The following day, there was to be a service at a local river park, which I did not attend. Stones would be gathered representing a particular sin in one's life to be cast into the water, symbolic of God's promise in Micah 7:19 to cast our sins into the "sea of forgetfulness."

So with all this going on, I have been thinking about forgiveness, and the idea that we are fairly clueless about the scope and depth of God's forgiveness, perhaps because we have such trouble forgiving others and ourselves. Do we really believe, as the story goes, that when we have asked for God's forgiveness and then...still feeling guilty... ask again, he says, "What are you talking about?" Do we really believe that Jesus died not only to erase the eternal power of the sin nature we inherited at birth but also each and every sin that each and every person had ever and would ever commit? Do we really believe that forgiveness is not only available but freely given to all who ask for it? Could it possibly be that simple? That Jesus, knowing we were unable to live righteously, offered himself as a sacrifice for our collective sin/sins, once for all, and that it isn't so much our asking God to forgive us, but our own acceptance of what he has already done?

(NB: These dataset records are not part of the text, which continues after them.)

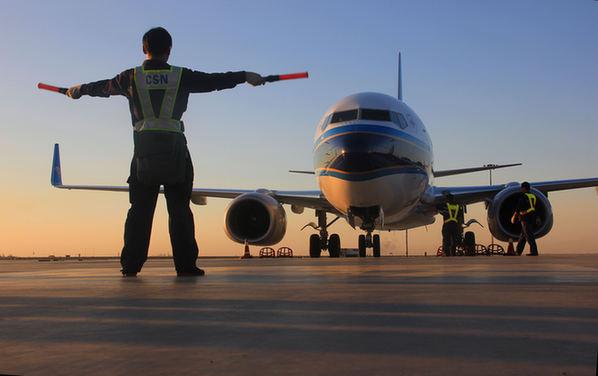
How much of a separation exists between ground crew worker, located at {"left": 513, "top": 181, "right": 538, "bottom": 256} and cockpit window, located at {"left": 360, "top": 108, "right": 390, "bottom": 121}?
3.41 meters

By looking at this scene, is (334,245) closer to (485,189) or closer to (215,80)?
(485,189)

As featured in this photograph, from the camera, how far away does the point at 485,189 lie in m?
18.1

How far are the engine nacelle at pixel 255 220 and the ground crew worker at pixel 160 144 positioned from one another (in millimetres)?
9580

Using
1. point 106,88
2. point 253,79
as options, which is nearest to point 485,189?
point 253,79

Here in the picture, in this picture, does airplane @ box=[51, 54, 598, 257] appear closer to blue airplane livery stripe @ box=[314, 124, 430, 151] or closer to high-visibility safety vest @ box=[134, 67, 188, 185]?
blue airplane livery stripe @ box=[314, 124, 430, 151]

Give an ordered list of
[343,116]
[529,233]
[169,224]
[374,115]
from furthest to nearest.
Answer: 1. [529,233]
2. [343,116]
3. [374,115]
4. [169,224]

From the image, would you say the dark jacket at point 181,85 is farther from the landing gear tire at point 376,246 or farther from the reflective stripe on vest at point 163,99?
the landing gear tire at point 376,246

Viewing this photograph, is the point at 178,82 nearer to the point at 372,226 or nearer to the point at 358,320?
the point at 358,320

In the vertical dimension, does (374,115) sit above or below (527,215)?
above

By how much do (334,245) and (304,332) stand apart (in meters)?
17.1

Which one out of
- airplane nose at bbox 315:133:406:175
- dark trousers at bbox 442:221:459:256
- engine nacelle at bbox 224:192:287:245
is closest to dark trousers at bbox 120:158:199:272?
airplane nose at bbox 315:133:406:175

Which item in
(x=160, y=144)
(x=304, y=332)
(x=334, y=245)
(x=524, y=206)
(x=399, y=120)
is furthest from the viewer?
(x=334, y=245)

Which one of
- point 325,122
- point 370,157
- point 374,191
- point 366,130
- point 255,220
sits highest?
point 325,122

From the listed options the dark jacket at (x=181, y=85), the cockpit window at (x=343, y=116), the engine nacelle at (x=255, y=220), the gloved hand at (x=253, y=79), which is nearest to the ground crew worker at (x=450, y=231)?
the engine nacelle at (x=255, y=220)
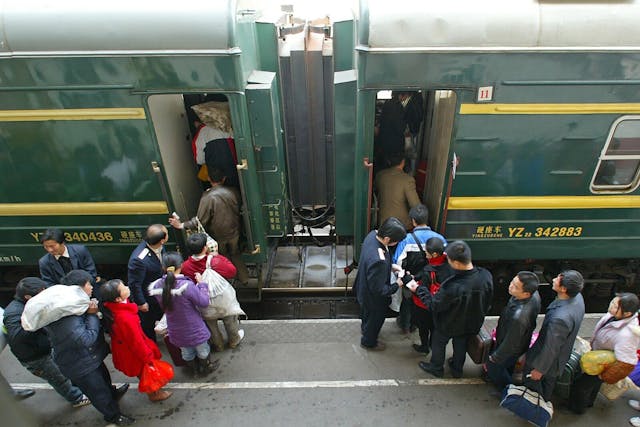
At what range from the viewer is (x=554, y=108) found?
12.4 feet

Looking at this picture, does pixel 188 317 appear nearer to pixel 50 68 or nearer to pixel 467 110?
pixel 50 68

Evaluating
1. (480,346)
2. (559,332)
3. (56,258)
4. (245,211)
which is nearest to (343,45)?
(245,211)

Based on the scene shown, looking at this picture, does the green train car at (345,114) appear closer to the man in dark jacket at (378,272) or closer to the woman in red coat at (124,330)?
the man in dark jacket at (378,272)

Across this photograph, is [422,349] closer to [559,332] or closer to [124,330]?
[559,332]

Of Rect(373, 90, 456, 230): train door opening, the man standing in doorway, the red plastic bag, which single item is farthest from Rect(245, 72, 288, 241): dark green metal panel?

We all have regrets, things we should not have said or done or thought. Things we wanted to do enough to carry them out, fully realizing  that they were wrong and potentially hurtful to others. Things that were contrary to God's Law, maybe even man's. While I can think of a multitude of things I have done that were wrong, I can think of a few things I was guilty of that have never been completely forgiven by those I hurt. Occasionally, past mistakes still haunt through the helpful "reminders" of others who can't, or won't, let go. It is a good reminder to me, when this happens, to check my own heart: Have I forgiven him, her? Is there anything between this person and me? We need to forgive if only because we need it ourselves so very often.

Maybe you, like me, have not been forgiven by someone you wronged, or who believes that you wronged them. That is not God's heart. God is love, and love "keeps no record of being wronged," according to 1 Corinthians 13 (New Living Translation). The blood of Jesus covers completely. The work of the Cross paid the price for whatever I've done or will do. Whatever you have done. Whatever, I would remind you gently, of whatever will be done to you as well.

May each of us, in the New Year of 5772 (or the New Year of 2012 in a few months) let the truth of God's forgiveness become more alive in our hearts. May we offer forgiveness more freely to those around us, conscious of the fact that we each have need of God's forgiveness on a daily basis. And may we stop beating ourselves up for past stupidity! 

And stop allowing others to make us continue to pay for things even God has forgotten.